▶ _Record excerpts_:
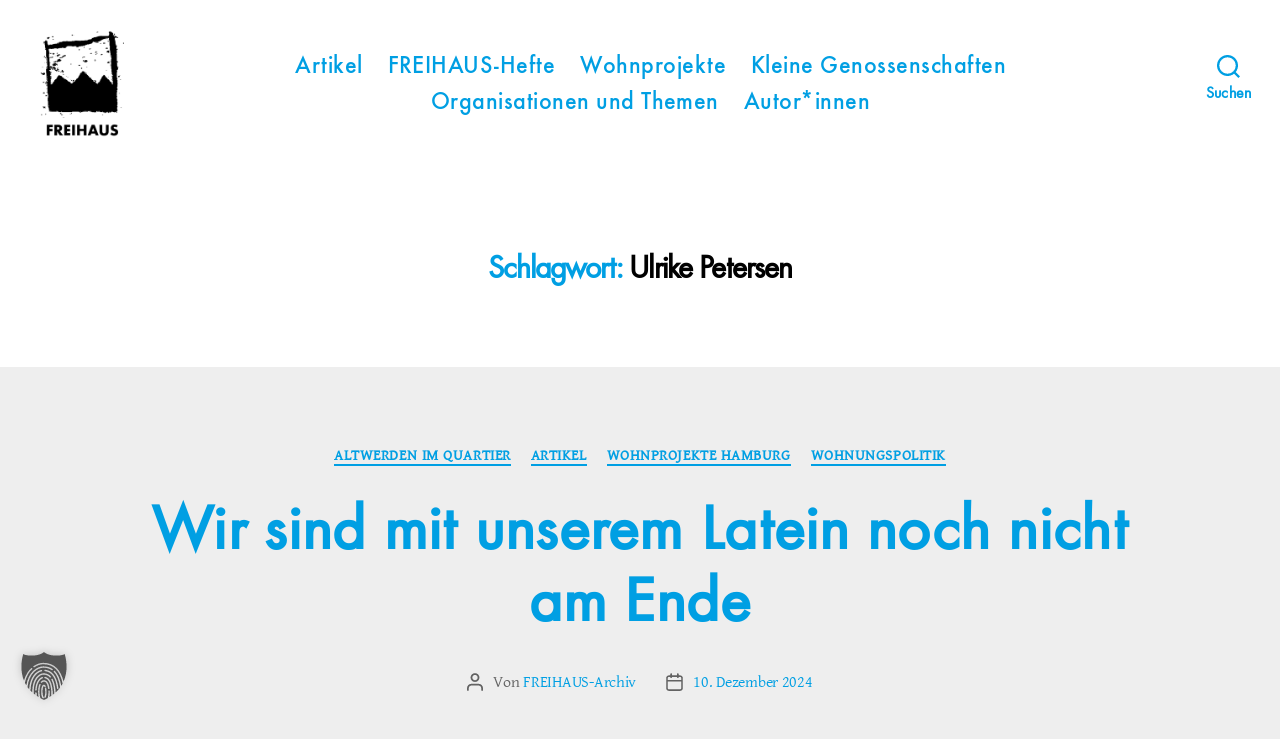

--- FILE ---
content_type: text/css
request_url: https://archiv.stattbau-hamburg.de/wp-content/themes/archiv-stattbau-theme/style.css?ver=1.0%20(2020-09-23)
body_size: 1707
content:
/*
Theme Name:   Archiv STATTBAU Theme
Theme URI:    https://bueronitsche.de
Author:       Peter Müller 
Author URI:   https://pmueller.de 
Description:  Child-Theme für das WordPress-Standardtheme Twenty Twenty 
Template:     twentytwenty 
Version:      1.0 (2020-09-23)
*/

/* ====== Colors ======
cyan: #009fe3;
grey: #eeeeee;
====== ====== ====== ====== */

/* gentium-basic-regular - latin */
@font-face {
    font-family: 'Gentium-Basic';
    font-style: normal;
    font-weight: normal;
    src: local('Gentium Basic'), local('GentiumBasic'),
    url('fonts/gentium-basic-regular.woff2') format('woff2'),
    url('fonts/gentium-basic-regular.woff') format('woff');
}
/* Futura Book */
@font-face {
    font-family: 'Futura-Book';
    font-style: normal;
    font-weight: normal;
    src: local('Futura-Boo'), local('Futura-Boo'),
    url('fonts/Futura-Boo.woff2') format('woff2'),
    url('fonts/Futura-Boo.woff') format('woff');
}
/* Futura Medium */
@font-face {
    font-family: 'Futura-Medium';
    font-style: normal;
    font-weight: normal;
    src: local('Futura-Med'), local('Futura-Med'),
    url('fonts/Futura-Med.woff2') format('woff2'),
    url('fonts/Futura-Med.woff') format('woff');
}
/* Futura Light */
@font-face {
    font-family: 'Futura-Light';
    font-style: normal;
    font-weight: normal;
    src: local('Futura-Lig'), local('Futura-Lig'),
    url('fonts/Futura-Lig.woff2') format('woff2'),
    url('fonts/Futura-Lig.woff') format('woff');
}

body, .entry-content, .pagination-single a {
    font-family: NonBreakingSpaceOverride, 'Gentium-Basic', Garamond, 'Times New Roman', serif;
    font-weight: normal;
}
/* LOGO */
.site-logo img {
    max-height: 12rem;
    margin: 0 auto;
    width: auto;
}
.header-footer-group table caption, body:not(.overlay-header) .header-inner .toggle-wrapper::before {
    background-color: transparent !important;
}
ul.primary-menu, .footer-menu{
    justify-content: center !important;
}
.modal-menu > li > a, .modal-menu > li > .ancestor-wrapper > a{
    font-weight: normal;
}

@media (min-width: 1000px){
    .header-inner .toggle-wrapper::before {
        background: transparent !important;
    }
}
@media (min-width: 1220px) {
    .primary-menu-wrapper + .header-toggles {
        margin-left: 4rem;
        margin-top: -4rem;
    }
}
@media (min-width: 700px) {
    .site-logo img {
        max-height: 12rem;
    }
}
@media (min-width: 1000px) and (max-width: 1199px) {
    /*.header-navigation-wrapper {*/
    /*    display: none;*/
    /*}*/
    .header-titles-wrapper {
        max-width: 100px;
        width: 100px;
    }
    /*.header-inner .toggle {*/
    /*    align-items: center;*/
    /*    display: flex !important;*/
    /*    overflow: visible;*/
    /*    padding: 0 2rem;*/
    /*}*/
    .site-logo img {
        max-height: 16rem;
    }
}

@media (min-width: 1000px){
    /*.header-navigation-wrapper {*/
    /*    align-items: center;*/
    /*    display: flex;*/
    /*}*/
    .header-titles-wrapper {
        max-width: 100px;
    }
    .mobile-only {
        display: none;
    }
    .site-logo img {
        max-height: 20rem;
    }
}
h1, h2, h3, h4, h5, h6 {
    font-family: 'Futura-Book', -apple-system, BlinkMacSystemFont, 'Helvetica Neue', Helvetica, sans-serif;
    letter-spacing: 0.02em;
}
.lead p, p .lead, p.lead {
    font-family: 'Futura-Book' !important;
    font-size: 24px;
}
p .lead bold{
    font-family: 'Futura-Medium', -apple-system, BlinkMacSystemFont, 'Helvetica Neue', Helvetica, sans-serif;
    letter-spacing: 0.02em;
}
body:not(.overlay-header) .primary-menu > li > a, body:not(.overlay-header) .primary-menu > li > .icon, .modal-menu a, .footer-menu a, .footer-widgets a, #site-footer .wp-block-button.is-style-outline, .wp-block-pullquote:before, .singular:not(.overlay-header) .entry-header a, .archive-header a, .header-footer-group .color-accent, .header-footer-group .color-accent-hover:hover,
:root .has-accent-background-color, .comment-reply-link,
.color-accent, .color-accent-hover:hover, .color-accent-hover:focus, :root .has-accent-color, .has-drop-cap:not(:focus):first-letter, .wp-block-button.is-style-outline, a,
body:not(.overlay-header) #site-header .toggle, .menu-modal .toggle, .toggle-text{
    color: #009fe3 !important;
}
input[type="button"], input[type="reset"], input[type="submit"], .faux-button{
    background-color: #009fe3 !important;
}
.toggle-inner .toggle-text{
    font-family: 'Futura-Book', -apple-system, BlinkMacSystemFont, 'Helvetica Neue', Helvetica, sans-serif;
    font-size: 16px;
    letter-spacing: 0.02em;
}
button.close-nav-toggle .toggle-text{
    font-family: 'Futura-Medium', -apple-system, BlinkMacSystemFont, 'Helvetica Neue', Helvetica, sans-serif;
}
li.menu-item{
    font-family: 'Futura-Medium', -apple-system, BlinkMacSystemFont, 'Helvetica Neue', Helvetica, sans-serif;
    font-size: 2.4rem;
    letter-spacing: 0.02em;
    font-weight: normal;
}
.widget_tag_cloud a, .footer-widgets a{
    font-family: 'Futura-Medium', -apple-system, BlinkMacSystemFont, 'Helvetica Neue', Helvetica, sans-serif;
    letter-spacing: 0.01em;
    font-weight: normal;
}

/* Header */
.site-description{
    font-family: 'Futura-Medium', -apple-system, BlinkMacSystemFont, 'Helvetica Neue', Helvetica, sans-serif;
    font-size: 20px;
    font-weight: normal;
    letter-spacing: 0.02em;
    color: #000000!important;
}


/* Über uns: Services Spacing */
.services-row {
    padding: 50px 0;
}

/* Footer */
.footer-copyright, #site-footer a{
    font-family: 'Futura-Book', -apple-system, BlinkMacSystemFont, 'Helvetica Neue', Helvetica, sans-serif;
    letter-spacing: 0.02em;
}
.widget select{
    font-family: 'Futura-Book', -apple-system, BlinkMacSystemFont, 'Helvetica Neue', Helvetica, sans-serif !important;
    padding: 14px;
    border-color: #aaaaaa !important;
    width: 100%;
}
.wp-block-navigation-link{
    font-size: 20px;
}
.widget_search .search-field {
    border-color: #aaaaaa !important;
}
.footer-inner.section-inner{
    max-width:140rem!important;
}
@media (min-width: 1000px) {
    hr.wp-block-separator {
        margin: 6rem auto 3rem auto;
    }
}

▶ _Your goal_:
Apart from the pictures, every record must be set down exactly.

▶ _Exercise response_:
--- FILE ---
content_type: text/css
request_url: https://archiv.stattbau-hamburg.de/wp-content/themes/archiv-stattbau-theme/style.css?ver=1.0%20(2020-09-23)
body_size: 1707
content:
/*
Theme Name:   Archiv STATTBAU Theme
Theme URI:    https://bueronitsche.de
Author:       Peter Müller 
Author URI:   https://pmueller.de 
Description:  Child-Theme für das WordPress-Standardtheme Twenty Twenty 
Template:     twentytwenty 
Version:      1.0 (2020-09-23)
*/

/* ====== Colors ======
cyan: #009fe3;
grey: #eeeeee;
====== ====== ====== ====== */

/* gentium-basic-regular - latin */
@font-face {
    font-family: 'Gentium-Basic';
    font-style: normal;
    font-weight: normal;
    src: local('Gentium Basic'), local('GentiumBasic'),
    url('fonts/gentium-basic-regular.woff2') format('woff2'),
    url('fonts/gentium-basic-regular.woff') format('woff');
}
/* Futura Book */
@font-face {
    font-family: 'Futura-Book';
    font-style: normal;
    font-weight: normal;
    src: local('Futura-Boo'), local('Futura-Boo'),
    url('fonts/Futura-Boo.woff2') format('woff2'),
    url('fonts/Futura-Boo.woff') format('woff');
}
/* Futura Medium */
@font-face {
    font-family: 'Futura-Medium';
    font-style: normal;
    font-weight: normal;
    src: local('Futura-Med'), local('Futura-Med'),
    url('fonts/Futura-Med.woff2') format('woff2'),
    url('fonts/Futura-Med.woff') format('woff');
}
/* Futura Light */
@font-face {
    font-family: 'Futura-Light';
    font-style: normal;
    font-weight: normal;
    src: local('Futura-Lig'), local('Futura-Lig'),
    url('fonts/Futura-Lig.woff2') format('woff2'),
    url('fonts/Futura-Lig.woff') format('woff');
}

body, .entry-content, .pagination-single a {
    font-family: NonBreakingSpaceOverride, 'Gentium-Basic', Garamond, 'Times New Roman', serif;
    font-weight: normal;
}
/* LOGO */
.site-logo img {
    max-height: 12rem;
    margin: 0 auto;
    width: auto;
}
.header-footer-group table caption, body:not(.overlay-header) .header-inner .toggle-wrapper::before {
    background-color: transparent !important;
}
ul.primary-menu, .footer-menu{
    justify-content: center !important;
}
.modal-menu > li > a, .modal-menu > li > .ancestor-wrapper > a{
    font-weight: normal;
}

@media (min-width: 1000px){
    .header-inner .toggle-wrapper::before {
        background: transparent !important;
    }
}
@media (min-width: 1220px) {
    .primary-menu-wrapper + .header-toggles {
        margin-left: 4rem;
        margin-top: -4rem;
    }
}
@media (min-width: 700px) {
    .site-logo img {
        max-height: 12rem;
    }
}
@media (min-width: 1000px) and (max-width: 1199px) {
    /*.header-navigation-wrapper {*/
    /*    display: none;*/
    /*}*/
    .header-titles-wrapper {
        max-width: 100px;
        width: 100px;
    }
    /*.header-inner .toggle {*/
    /*    align-items: center;*/
    /*    display: flex !important;*/
    /*    overflow: visible;*/
    /*    padding: 0 2rem;*/
    /*}*/
    .site-logo img {
        max-height: 16rem;
    }
}

@media (min-width: 1000px){
    /*.header-navigation-wrapper {*/
    /*    align-items: center;*/
    /*    display: flex;*/
    /*}*/
    .header-titles-wrapper {
        max-width: 100px;
    }
    .mobile-only {
        display: none;
    }
    .site-logo img {
        max-height: 20rem;
    }
}
h1, h2, h3, h4, h5, h6 {
    font-family: 'Futura-Book', -apple-system, BlinkMacSystemFont, 'Helvetica Neue', Helvetica, sans-serif;
    letter-spacing: 0.02em;
}
.lead p, p .lead, p.lead {
    font-family: 'Futura-Book' !important;
    font-size: 24px;
}
p .lead bold{
    font-family: 'Futura-Medium', -apple-system, BlinkMacSystemFont, 'Helvetica Neue', Helvetica, sans-serif;
    letter-spacing: 0.02em;
}
body:not(.overlay-header) .primary-menu > li > a, body:not(.overlay-header) .primary-menu > li > .icon, .modal-menu a, .footer-menu a, .footer-widgets a, #site-footer .wp-block-button.is-style-outline, .wp-block-pullquote:before, .singular:not(.overlay-header) .entry-header a, .archive-header a, .header-footer-group .color-accent, .header-footer-group .color-accent-hover:hover,
:root .has-accent-background-color, .comment-reply-link,
.color-accent, .color-accent-hover:hover, .color-accent-hover:focus, :root .has-accent-color, .has-drop-cap:not(:focus):first-letter, .wp-block-button.is-style-outline, a,
body:not(.overlay-header) #site-header .toggle, .menu-modal .toggle, .toggle-text{
    color: #009fe3 !important;
}
input[type="button"], input[type="reset"], input[type="submit"], .faux-button{
    background-color: #009fe3 !important;
}
.toggle-inner .toggle-text{
    font-family: 'Futura-Book', -apple-system, BlinkMacSystemFont, 'Helvetica Neue', Helvetica, sans-serif;
    font-size: 16px;
    letter-spacing: 0.02em;
}
button.close-nav-toggle .toggle-text{
    font-family: 'Futura-Medium', -apple-system, BlinkMacSystemFont, 'Helvetica Neue', Helvetica, sans-serif;
}
li.menu-item{
    font-family: 'Futura-Medium', -apple-system, BlinkMacSystemFont, 'Helvetica Neue', Helvetica, sans-serif;
    font-size: 2.4rem;
    letter-spacing: 0.02em;
    font-weight: normal;
}
.widget_tag_cloud a, .footer-widgets a{
    font-family: 'Futura-Medium', -apple-system, BlinkMacSystemFont, 'Helvetica Neue', Helvetica, sans-serif;
    letter-spacing: 0.01em;
    font-weight: normal;
}

/* Header */
.site-description{
    font-family: 'Futura-Medium', -apple-system, BlinkMacSystemFont, 'Helvetica Neue', Helvetica, sans-serif;
    font-size: 20px;
    font-weight: normal;
    letter-spacing: 0.02em;
    color: #000000!important;
}


/* Über uns: Services Spacing */
.services-row {
    padding: 50px 0;
}

/* Footer */
.footer-copyright, #site-footer a{
    font-family: 'Futura-Book', -apple-system, BlinkMacSystemFont, 'Helvetica Neue', Helvetica, sans-serif;
    letter-spacing: 0.02em;
}
.widget select{
    font-family: 'Futura-Book', -apple-system, BlinkMacSystemFont, 'Helvetica Neue', Helvetica, sans-serif !important;
    padding: 14px;
    border-color: #aaaaaa !important;
    width: 100%;
}
.wp-block-navigation-link{
    font-size: 20px;
}
.widget_search .search-field {
    border-color: #aaaaaa !important;
}
.footer-inner.section-inner{
    max-width:140rem!important;
}
@media (min-width: 1000px) {
    hr.wp-block-separator {
        margin: 6rem auto 3rem auto;
    }
}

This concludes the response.